The differences between countries are huge though and are, overall, in line with the severity of the lockdown by country. As Italy went into lockdown first and closed production sites, it is no surprise that production fell by -28.4% MoM. France saw a drop of 16.4%, while Germany and Spain saw more or less similar declines of around 11%. The German decline is large relative to other countries with a relatively mild lockdown like Netherlands and Finland for example. The Netherlands saw a drop of just -0.8% and Finland even posted an increase of 1.9% in production over the month.

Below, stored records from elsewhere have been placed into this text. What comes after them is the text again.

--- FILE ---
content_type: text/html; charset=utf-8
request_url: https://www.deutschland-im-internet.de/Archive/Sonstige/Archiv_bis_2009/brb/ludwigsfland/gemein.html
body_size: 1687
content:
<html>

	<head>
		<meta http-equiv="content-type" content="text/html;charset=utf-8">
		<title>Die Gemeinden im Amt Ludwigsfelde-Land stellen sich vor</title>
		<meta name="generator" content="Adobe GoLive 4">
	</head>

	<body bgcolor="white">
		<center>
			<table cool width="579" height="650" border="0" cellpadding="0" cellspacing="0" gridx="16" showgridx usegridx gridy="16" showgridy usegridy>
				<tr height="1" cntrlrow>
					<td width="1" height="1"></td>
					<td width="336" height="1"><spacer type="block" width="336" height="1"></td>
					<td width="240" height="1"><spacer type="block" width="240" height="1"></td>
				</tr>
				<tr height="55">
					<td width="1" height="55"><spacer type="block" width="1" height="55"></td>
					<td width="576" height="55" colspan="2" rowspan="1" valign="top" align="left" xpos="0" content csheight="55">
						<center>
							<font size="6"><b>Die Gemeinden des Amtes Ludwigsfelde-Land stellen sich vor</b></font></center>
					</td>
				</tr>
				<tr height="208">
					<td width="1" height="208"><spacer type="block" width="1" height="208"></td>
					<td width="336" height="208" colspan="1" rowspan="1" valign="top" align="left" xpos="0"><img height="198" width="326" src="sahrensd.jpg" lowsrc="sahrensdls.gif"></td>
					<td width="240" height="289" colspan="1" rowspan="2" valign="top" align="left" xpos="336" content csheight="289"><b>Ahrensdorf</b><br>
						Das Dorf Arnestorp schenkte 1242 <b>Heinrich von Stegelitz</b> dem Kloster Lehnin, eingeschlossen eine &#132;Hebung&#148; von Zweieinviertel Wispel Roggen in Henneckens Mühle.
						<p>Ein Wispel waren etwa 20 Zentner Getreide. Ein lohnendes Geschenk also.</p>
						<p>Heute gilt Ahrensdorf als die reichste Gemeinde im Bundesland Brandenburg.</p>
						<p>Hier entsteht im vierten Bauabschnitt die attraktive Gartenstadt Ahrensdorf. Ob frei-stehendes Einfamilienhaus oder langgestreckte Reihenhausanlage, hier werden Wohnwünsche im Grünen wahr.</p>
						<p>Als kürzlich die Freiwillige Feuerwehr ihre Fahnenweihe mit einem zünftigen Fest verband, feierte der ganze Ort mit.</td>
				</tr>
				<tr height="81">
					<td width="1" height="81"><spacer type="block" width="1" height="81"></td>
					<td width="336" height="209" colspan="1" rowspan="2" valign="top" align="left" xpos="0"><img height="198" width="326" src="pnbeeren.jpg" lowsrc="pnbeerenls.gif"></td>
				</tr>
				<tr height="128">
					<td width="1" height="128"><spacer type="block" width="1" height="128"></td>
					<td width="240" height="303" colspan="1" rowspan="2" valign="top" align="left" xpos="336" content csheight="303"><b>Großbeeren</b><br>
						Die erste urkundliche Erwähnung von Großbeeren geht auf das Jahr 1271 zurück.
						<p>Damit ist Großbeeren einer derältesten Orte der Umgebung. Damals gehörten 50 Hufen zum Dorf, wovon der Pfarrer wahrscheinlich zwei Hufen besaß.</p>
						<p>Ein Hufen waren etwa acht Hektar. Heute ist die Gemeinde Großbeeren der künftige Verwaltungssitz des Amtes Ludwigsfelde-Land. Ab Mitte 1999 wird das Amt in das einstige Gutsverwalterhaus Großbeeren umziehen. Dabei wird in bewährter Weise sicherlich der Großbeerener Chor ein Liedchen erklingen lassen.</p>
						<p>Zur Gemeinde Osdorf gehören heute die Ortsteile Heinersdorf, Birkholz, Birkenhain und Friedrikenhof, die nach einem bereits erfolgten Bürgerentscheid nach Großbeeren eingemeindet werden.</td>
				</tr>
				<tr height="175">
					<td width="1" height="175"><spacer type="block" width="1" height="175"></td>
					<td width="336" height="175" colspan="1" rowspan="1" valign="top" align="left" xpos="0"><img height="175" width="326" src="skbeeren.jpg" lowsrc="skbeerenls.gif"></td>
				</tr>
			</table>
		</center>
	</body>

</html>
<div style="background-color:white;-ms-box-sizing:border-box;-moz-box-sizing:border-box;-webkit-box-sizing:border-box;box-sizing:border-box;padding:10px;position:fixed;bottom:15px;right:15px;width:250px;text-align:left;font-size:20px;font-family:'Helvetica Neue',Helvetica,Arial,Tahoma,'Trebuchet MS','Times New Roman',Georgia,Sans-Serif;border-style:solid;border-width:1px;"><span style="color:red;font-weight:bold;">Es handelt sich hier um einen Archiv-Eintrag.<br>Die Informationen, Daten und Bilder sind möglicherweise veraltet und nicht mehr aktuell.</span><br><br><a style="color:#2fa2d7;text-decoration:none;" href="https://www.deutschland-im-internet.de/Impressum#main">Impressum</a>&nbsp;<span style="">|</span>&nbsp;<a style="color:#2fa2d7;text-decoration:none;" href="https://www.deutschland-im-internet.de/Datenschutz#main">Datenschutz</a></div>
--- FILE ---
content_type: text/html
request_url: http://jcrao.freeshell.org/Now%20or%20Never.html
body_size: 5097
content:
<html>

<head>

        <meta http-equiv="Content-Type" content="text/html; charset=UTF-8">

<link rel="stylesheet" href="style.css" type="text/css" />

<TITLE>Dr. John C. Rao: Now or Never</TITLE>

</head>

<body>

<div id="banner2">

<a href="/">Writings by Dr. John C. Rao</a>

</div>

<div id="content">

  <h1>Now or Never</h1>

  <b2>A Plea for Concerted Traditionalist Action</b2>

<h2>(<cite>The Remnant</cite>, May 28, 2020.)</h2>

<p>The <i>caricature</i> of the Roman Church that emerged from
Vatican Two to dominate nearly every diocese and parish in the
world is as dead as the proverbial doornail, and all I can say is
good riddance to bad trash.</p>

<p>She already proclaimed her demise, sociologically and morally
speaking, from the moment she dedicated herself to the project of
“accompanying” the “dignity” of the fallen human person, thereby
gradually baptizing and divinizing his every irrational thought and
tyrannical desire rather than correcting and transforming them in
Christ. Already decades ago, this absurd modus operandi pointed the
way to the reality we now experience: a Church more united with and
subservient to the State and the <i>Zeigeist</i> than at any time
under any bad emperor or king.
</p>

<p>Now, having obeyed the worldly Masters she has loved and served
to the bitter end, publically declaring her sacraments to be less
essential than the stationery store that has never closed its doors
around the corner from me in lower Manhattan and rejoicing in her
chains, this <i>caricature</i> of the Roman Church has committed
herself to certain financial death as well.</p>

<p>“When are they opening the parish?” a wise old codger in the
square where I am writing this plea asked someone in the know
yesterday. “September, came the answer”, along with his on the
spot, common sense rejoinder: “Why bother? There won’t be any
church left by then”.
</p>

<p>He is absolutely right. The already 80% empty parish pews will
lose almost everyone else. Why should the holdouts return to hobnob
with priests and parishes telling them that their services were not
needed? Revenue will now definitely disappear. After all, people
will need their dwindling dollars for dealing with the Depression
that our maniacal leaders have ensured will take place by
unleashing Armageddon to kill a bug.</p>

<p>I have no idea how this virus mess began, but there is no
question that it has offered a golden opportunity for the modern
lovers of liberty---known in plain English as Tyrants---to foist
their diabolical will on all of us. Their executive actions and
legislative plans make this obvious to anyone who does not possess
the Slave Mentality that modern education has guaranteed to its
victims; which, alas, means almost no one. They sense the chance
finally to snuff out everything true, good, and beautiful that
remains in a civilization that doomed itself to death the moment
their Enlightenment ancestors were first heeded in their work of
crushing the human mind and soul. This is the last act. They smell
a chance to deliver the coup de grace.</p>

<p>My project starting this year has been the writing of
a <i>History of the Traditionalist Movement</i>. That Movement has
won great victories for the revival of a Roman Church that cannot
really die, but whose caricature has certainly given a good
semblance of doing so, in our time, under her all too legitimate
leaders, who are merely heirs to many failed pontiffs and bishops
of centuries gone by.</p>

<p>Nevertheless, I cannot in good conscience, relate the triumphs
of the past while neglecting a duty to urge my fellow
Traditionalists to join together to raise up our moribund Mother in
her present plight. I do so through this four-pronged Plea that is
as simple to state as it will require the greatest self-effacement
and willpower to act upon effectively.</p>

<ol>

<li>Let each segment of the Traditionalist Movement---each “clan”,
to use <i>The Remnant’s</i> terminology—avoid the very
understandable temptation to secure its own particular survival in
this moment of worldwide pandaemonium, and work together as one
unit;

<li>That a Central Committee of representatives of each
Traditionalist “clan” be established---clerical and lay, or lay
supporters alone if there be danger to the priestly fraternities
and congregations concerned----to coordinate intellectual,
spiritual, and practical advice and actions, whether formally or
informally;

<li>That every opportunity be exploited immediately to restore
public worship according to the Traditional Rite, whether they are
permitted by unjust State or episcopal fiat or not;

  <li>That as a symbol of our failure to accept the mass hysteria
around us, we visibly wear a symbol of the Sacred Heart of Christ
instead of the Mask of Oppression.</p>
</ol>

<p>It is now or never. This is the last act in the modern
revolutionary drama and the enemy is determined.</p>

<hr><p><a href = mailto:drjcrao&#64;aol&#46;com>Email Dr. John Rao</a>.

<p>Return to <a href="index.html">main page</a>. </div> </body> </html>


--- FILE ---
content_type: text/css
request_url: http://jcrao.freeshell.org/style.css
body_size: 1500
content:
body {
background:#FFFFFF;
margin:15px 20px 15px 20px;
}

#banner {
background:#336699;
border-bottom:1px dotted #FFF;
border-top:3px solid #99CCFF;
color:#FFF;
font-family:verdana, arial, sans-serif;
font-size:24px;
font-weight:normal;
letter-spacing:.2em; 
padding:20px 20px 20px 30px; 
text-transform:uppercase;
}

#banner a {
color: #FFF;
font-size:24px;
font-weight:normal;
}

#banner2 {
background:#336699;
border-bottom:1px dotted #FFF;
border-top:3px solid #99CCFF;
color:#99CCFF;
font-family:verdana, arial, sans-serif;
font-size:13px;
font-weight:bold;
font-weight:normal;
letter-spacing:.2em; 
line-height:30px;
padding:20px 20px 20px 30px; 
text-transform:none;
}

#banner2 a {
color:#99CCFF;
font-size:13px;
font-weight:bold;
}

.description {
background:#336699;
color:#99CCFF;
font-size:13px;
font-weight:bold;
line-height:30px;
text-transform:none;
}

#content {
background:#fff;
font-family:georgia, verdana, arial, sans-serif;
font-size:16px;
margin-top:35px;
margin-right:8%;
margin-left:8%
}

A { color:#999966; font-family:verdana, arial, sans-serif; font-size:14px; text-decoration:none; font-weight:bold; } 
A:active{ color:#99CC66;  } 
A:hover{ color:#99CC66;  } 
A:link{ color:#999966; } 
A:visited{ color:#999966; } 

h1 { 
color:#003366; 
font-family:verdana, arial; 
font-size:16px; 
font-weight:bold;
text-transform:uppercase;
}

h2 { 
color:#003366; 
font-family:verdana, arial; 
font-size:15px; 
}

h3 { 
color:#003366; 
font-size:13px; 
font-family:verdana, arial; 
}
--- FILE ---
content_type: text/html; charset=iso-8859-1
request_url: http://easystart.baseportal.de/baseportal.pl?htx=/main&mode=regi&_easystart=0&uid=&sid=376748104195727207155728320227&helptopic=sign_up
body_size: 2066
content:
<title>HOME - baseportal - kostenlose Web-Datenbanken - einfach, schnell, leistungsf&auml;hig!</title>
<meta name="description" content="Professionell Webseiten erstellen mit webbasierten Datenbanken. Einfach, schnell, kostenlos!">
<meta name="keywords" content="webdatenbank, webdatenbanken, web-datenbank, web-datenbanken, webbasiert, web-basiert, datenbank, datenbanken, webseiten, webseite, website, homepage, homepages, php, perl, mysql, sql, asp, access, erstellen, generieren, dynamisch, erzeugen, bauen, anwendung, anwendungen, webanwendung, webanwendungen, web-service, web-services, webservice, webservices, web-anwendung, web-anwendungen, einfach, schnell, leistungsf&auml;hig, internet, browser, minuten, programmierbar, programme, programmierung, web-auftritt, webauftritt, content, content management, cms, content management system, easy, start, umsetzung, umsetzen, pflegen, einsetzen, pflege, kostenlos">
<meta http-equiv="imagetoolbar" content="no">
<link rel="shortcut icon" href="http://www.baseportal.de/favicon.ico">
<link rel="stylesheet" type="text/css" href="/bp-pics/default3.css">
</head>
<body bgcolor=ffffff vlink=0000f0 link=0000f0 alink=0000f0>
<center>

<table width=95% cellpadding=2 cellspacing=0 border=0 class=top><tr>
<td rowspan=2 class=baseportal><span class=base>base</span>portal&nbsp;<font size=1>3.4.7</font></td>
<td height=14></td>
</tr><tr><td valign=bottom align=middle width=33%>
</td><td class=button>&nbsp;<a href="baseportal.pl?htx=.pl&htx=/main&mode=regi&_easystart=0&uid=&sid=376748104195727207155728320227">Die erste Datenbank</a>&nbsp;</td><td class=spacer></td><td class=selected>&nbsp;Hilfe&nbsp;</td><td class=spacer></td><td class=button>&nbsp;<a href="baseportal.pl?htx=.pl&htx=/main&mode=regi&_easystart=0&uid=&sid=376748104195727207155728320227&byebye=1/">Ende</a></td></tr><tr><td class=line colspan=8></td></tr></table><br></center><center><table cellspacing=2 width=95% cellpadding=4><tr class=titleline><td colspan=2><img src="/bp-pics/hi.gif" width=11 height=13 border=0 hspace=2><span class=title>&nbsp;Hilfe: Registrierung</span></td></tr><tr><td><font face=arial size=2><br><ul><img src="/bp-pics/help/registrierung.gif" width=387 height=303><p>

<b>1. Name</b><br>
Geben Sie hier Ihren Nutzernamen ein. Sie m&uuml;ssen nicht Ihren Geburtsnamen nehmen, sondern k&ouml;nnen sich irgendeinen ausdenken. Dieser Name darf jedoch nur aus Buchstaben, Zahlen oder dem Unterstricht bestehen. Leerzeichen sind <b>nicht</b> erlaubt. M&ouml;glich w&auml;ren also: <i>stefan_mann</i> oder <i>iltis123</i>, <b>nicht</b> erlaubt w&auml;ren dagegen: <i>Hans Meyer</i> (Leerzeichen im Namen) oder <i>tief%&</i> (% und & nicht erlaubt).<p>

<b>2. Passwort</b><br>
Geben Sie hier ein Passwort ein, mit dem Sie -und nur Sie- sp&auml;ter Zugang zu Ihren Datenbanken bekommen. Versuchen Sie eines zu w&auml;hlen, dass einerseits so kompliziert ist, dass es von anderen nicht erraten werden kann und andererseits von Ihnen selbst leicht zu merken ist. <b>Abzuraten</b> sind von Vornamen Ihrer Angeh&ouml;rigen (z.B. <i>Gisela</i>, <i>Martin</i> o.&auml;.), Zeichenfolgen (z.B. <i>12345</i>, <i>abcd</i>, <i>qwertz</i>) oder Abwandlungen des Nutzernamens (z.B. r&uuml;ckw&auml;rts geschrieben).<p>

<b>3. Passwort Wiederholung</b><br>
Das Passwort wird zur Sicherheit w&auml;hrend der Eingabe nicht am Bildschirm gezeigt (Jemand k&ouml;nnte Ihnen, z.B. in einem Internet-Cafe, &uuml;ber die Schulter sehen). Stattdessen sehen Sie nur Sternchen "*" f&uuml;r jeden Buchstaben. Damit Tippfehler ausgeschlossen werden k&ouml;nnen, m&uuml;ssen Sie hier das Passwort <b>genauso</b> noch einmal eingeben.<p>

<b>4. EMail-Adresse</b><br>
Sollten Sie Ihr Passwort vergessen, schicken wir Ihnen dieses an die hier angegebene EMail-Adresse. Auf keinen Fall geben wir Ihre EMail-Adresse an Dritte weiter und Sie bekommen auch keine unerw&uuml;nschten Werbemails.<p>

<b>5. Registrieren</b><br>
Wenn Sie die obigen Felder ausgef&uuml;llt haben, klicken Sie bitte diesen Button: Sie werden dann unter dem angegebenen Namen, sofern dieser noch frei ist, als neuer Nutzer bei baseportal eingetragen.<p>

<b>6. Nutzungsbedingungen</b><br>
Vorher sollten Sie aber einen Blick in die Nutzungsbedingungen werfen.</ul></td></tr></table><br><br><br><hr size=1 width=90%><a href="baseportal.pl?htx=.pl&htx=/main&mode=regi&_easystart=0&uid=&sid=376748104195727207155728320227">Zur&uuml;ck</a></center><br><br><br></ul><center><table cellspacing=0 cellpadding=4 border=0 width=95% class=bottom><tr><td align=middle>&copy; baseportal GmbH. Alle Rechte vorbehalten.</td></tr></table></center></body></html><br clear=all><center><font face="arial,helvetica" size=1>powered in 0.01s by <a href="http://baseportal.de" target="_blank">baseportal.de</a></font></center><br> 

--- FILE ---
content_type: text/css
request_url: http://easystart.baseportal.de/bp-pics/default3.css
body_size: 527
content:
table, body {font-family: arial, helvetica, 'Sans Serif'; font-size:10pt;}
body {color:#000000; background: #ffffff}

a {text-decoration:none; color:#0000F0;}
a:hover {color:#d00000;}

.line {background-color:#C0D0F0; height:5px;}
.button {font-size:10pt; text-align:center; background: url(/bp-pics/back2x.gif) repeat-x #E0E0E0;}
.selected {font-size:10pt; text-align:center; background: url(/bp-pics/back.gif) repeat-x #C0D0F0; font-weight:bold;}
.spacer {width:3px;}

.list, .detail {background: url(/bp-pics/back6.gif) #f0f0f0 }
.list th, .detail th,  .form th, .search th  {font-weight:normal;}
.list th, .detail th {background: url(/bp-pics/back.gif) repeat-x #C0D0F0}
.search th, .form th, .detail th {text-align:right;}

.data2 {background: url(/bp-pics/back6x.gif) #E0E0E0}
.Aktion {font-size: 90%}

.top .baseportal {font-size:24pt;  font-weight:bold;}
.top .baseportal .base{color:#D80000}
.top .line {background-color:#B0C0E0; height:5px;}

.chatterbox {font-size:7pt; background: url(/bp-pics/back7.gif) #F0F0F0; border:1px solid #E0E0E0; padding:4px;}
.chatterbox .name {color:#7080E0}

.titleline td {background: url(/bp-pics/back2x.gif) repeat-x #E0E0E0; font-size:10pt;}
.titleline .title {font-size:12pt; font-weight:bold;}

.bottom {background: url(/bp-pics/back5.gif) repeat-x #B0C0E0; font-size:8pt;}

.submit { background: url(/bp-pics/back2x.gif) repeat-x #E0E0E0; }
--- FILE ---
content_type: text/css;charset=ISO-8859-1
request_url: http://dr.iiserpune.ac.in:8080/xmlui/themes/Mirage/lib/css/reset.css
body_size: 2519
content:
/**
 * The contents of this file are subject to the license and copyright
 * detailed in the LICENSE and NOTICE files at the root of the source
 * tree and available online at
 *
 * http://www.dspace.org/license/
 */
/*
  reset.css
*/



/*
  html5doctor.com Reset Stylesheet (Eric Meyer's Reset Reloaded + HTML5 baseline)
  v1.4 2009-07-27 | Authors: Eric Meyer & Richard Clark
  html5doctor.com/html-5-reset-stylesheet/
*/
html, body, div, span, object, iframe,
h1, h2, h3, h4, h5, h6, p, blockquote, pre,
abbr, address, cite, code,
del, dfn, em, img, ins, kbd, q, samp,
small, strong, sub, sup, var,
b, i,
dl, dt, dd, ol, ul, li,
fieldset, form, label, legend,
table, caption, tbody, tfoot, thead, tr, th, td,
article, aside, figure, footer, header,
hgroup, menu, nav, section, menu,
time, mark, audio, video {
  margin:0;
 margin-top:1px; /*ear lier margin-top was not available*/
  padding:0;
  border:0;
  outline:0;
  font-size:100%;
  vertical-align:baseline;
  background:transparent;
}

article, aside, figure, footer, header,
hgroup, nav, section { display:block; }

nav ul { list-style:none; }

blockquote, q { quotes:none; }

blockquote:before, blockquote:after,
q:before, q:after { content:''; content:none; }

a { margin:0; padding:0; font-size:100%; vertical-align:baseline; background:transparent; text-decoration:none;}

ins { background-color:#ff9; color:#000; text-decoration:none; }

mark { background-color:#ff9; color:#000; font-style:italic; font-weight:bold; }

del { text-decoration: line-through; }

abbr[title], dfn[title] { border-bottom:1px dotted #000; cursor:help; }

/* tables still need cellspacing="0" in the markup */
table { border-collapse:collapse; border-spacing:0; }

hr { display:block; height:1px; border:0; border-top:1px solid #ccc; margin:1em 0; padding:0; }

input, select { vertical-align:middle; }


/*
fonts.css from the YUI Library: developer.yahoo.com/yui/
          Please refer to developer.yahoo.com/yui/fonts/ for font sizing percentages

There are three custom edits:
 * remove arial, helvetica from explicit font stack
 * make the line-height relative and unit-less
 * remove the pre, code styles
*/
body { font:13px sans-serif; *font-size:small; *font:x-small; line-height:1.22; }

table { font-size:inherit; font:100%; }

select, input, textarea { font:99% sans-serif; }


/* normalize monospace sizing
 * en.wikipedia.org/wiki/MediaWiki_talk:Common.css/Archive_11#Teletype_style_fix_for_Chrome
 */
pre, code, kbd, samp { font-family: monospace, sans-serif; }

Looking ahead, things will get worse before they get better, as the lockdown was in place for the full month of April as opposed to roughly two weeks in March. From there on, there will be significant recovery as the reopening of plants will surely increase production from the very low April bottom. The recovery from there will be gradual due to the slow easing of measures, supply chain disruptions amid an uneven reopening of the global economy, and demand at lower levels than before the corona crisis.
This means that the long decline in industrial output will be interrupted by a slow recovery from the lockdown disruptions, but that does not mean that the eurozone’s industrial worries will be over. Far from it in fact, as it seems likely that production levels of 2017 will be out of sight for a long time to come.